An object storage system is used for managing data assets in the FRIDGE instance. This provides a convenient way to handle the ingress of inputs and egress of results.

Buckets are created for inputs and results. The inputs bucket is read-only to jobs, to prevent the corruption of input data.

The object storage is provided by an instance of Minio and uses a volume of the secure storage class for its backend.

Secure volumes¶

For higher performance than object storage, encrypted block devices can be accessed directly by jobs.

Insecure volumes¶

Unencrypted volumes are used by the Container Repository for caching container images.

Glossary¶

Access Cluster

A Kubernetes cluster with services to manage the connection of the Home TRE to the Isolated Cluster, where sensitive-data workloads are run. It also hosts the Container Repository which enable the Isolated Cluster to pull container images, despite being isolated.

Access Network

The FRIDGE network hosting the Access Cluster. This network acts as a bridge connecting the Home TRE to FRIDGE job execution components.

Container Runtime

The container runtime is the component of a Kubernetes distribution which is responsible for running containers. Between distributions, the particular container runtime may differ, but all will communicate with Kubernetes through a standard interface.
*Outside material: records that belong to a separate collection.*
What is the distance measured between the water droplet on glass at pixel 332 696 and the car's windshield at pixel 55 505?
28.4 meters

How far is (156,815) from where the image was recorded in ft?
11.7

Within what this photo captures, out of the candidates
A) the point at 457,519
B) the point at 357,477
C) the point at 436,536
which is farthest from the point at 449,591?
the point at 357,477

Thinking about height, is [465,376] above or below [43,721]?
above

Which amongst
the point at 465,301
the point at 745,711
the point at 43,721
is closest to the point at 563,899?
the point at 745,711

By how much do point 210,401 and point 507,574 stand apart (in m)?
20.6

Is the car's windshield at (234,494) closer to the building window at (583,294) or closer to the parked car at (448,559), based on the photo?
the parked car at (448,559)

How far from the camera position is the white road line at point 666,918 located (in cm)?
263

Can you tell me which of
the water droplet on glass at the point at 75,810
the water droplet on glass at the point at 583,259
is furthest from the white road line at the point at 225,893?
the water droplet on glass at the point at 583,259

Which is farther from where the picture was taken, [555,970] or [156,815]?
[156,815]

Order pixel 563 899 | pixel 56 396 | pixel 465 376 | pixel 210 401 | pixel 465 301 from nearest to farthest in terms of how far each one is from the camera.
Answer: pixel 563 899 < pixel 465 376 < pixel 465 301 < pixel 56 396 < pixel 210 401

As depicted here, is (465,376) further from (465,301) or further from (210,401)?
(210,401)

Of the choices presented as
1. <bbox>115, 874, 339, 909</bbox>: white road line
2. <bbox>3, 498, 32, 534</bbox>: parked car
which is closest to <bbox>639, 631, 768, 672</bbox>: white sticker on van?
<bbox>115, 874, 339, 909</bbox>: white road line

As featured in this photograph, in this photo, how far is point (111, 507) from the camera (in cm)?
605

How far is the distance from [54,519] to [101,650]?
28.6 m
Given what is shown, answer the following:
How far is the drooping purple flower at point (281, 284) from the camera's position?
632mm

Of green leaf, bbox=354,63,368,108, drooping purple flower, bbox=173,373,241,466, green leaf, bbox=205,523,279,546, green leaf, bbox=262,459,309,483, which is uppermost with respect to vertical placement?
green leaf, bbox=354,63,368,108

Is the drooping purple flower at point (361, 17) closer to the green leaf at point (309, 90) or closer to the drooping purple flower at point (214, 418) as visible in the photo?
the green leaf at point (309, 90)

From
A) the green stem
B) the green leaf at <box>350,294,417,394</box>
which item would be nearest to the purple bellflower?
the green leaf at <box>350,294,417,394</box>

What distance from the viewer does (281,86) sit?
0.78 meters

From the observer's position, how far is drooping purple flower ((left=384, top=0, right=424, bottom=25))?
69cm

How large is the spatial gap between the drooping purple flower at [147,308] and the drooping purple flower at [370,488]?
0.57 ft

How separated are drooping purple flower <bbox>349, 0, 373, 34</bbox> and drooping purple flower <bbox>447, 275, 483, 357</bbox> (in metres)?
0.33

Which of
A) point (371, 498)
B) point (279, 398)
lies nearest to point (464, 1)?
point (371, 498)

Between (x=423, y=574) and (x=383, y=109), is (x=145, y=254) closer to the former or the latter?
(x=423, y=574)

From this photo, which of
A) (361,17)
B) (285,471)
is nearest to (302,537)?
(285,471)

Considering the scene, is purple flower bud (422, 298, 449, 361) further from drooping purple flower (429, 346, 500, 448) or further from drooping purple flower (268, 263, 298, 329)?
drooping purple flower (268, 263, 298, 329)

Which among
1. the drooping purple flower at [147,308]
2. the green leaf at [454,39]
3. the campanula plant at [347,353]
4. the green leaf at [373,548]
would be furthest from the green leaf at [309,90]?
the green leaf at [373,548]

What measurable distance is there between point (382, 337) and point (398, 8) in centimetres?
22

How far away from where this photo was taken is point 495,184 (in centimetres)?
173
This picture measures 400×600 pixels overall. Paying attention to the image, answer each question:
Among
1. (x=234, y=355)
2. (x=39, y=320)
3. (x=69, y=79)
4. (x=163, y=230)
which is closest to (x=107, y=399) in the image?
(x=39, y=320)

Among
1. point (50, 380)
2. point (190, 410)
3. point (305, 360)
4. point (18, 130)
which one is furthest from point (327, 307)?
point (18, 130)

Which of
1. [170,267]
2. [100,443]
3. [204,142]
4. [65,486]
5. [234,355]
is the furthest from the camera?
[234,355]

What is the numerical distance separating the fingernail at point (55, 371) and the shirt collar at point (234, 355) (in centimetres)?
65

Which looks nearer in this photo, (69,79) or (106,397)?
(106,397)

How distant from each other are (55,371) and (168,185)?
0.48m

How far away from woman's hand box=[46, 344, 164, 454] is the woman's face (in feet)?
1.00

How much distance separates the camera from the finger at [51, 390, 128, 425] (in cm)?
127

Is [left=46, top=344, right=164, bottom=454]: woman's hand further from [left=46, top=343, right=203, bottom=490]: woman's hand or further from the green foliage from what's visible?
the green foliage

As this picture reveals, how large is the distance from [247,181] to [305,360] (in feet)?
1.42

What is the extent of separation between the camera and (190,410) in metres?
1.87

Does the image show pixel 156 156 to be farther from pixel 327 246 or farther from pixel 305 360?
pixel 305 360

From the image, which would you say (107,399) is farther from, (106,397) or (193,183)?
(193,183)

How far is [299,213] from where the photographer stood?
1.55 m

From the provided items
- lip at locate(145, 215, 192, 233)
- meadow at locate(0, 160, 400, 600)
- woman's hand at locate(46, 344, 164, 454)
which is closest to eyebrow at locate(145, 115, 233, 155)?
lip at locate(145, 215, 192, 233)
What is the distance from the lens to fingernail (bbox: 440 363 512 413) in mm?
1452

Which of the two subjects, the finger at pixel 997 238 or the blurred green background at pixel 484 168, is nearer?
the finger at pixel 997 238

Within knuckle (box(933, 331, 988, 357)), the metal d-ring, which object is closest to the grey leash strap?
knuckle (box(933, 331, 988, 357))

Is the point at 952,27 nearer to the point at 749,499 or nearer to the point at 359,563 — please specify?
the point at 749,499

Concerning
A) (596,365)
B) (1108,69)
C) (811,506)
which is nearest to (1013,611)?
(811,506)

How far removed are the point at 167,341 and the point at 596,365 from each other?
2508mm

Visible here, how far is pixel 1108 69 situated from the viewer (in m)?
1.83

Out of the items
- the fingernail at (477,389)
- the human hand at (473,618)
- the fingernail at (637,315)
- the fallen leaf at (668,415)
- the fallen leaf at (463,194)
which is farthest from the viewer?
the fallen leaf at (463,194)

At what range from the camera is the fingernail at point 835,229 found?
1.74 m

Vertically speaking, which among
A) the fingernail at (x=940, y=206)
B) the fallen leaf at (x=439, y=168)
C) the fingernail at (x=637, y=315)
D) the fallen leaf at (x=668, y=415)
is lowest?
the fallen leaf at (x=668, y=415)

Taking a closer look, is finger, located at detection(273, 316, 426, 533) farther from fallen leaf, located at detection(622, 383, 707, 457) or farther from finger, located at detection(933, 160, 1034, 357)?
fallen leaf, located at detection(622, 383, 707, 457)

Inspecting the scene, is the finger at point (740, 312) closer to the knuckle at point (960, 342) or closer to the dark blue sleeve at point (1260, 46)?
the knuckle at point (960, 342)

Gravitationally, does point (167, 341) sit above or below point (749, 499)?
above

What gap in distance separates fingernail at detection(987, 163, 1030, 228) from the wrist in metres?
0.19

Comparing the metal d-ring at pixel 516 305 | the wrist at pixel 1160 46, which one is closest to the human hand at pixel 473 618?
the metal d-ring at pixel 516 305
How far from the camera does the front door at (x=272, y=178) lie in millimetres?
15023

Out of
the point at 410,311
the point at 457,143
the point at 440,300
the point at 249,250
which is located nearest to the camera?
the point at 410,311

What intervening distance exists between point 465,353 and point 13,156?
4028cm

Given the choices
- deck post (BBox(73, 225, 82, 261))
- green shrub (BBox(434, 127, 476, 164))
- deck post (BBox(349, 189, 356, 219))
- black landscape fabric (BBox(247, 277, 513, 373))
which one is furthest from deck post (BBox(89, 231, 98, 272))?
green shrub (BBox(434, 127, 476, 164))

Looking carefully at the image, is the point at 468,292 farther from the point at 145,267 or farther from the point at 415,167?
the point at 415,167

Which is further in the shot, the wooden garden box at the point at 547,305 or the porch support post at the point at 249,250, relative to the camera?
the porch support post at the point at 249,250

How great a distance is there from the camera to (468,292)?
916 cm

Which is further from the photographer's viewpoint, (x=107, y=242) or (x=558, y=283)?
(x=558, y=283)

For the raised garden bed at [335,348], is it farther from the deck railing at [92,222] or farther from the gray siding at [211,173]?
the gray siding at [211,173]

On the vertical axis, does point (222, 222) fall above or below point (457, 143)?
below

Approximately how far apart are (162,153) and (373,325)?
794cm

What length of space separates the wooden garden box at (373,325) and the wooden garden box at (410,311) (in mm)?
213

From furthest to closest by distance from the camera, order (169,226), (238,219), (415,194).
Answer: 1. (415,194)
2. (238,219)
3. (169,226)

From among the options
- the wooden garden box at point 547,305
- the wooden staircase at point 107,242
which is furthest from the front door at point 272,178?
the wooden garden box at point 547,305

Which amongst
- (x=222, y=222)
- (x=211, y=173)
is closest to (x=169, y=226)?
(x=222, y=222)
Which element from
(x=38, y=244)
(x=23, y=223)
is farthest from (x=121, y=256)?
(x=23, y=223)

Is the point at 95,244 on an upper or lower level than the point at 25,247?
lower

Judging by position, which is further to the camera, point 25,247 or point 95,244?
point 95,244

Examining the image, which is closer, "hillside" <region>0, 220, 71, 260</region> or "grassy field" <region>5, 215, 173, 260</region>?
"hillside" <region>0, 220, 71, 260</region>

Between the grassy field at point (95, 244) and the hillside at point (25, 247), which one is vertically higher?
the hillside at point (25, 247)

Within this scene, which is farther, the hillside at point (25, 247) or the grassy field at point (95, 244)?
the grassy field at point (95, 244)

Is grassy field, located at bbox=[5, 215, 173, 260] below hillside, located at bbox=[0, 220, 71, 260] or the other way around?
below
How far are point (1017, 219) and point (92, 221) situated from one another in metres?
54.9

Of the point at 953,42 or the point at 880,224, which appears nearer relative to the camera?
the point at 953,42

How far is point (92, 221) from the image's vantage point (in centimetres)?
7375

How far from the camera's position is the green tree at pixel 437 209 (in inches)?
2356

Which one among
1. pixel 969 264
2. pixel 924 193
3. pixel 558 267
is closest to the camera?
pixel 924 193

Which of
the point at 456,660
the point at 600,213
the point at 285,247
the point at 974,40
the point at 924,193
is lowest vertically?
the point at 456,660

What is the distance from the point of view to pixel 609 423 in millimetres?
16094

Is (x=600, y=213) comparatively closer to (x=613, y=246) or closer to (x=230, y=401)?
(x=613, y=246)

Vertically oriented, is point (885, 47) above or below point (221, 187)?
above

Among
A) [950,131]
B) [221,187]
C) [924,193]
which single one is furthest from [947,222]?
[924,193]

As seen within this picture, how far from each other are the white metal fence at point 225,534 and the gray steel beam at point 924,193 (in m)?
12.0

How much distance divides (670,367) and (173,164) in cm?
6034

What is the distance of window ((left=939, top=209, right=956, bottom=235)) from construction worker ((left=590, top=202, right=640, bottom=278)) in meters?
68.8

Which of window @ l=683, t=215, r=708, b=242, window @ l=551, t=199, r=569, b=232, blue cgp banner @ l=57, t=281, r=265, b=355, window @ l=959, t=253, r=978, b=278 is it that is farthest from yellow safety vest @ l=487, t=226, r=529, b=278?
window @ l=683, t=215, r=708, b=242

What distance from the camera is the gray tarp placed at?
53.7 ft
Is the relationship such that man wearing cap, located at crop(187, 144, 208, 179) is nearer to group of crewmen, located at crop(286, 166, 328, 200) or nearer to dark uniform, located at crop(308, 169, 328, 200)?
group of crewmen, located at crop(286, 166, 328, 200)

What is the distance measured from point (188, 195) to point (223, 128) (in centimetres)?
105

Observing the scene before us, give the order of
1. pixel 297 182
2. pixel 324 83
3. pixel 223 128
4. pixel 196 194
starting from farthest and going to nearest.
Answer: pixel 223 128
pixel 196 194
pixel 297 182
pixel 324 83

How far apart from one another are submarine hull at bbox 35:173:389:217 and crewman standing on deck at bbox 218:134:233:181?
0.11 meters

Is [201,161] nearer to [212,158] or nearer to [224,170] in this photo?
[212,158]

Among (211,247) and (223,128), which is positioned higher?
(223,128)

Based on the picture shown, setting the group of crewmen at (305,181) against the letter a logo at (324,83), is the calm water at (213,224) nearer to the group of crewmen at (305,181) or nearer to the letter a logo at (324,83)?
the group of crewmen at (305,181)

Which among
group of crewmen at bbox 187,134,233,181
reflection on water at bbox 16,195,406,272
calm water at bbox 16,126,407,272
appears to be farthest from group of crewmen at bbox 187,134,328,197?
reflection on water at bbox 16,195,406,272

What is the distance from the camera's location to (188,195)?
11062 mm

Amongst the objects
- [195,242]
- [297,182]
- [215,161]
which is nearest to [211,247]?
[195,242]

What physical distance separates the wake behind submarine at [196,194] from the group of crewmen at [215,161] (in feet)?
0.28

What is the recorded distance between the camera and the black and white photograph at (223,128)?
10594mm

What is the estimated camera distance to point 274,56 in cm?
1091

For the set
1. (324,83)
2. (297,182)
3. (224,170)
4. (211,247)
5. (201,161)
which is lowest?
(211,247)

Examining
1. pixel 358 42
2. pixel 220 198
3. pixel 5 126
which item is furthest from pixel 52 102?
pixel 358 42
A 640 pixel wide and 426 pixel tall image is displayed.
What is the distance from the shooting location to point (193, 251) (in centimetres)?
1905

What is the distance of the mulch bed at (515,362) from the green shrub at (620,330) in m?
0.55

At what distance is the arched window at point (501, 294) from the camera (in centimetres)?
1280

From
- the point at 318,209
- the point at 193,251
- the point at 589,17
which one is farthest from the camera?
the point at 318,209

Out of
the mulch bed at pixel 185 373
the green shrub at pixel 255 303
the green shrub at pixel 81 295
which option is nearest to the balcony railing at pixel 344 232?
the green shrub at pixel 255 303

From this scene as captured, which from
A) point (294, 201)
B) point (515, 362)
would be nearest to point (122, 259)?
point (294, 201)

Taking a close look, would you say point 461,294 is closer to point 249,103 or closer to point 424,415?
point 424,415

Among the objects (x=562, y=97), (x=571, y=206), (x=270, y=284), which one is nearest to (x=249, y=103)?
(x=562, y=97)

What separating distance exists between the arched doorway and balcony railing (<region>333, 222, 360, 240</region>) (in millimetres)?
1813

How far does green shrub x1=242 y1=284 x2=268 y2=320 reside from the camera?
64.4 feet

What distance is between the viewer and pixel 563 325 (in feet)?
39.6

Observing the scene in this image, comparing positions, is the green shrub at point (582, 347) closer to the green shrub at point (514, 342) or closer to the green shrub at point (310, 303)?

In FRIDGE, it is important that the container runtime of the Isolated Cluster is configured to fetch container images from the container repository, as it will not be able to access public container registries.

Home TRE

An existing TRE, complete with infrastructure, data governance and processes. Research questions are established in this TRE, before data and job specifications are dispatched to the satellite TRE for execution. The satellite TRE formally belongs within the governance boundary of the home TRE.

Isolated Cluster

A Kubernetes cluster with services to run workloads on sensitive data, and manage inputs and results

Isolated Network

The FRIDGE network hosting the Isolated Cluster. This network creates a secure boundary around the FRIDGE components which run sensitive-data workloads. It is a key part of the security of a FRIDGE instance.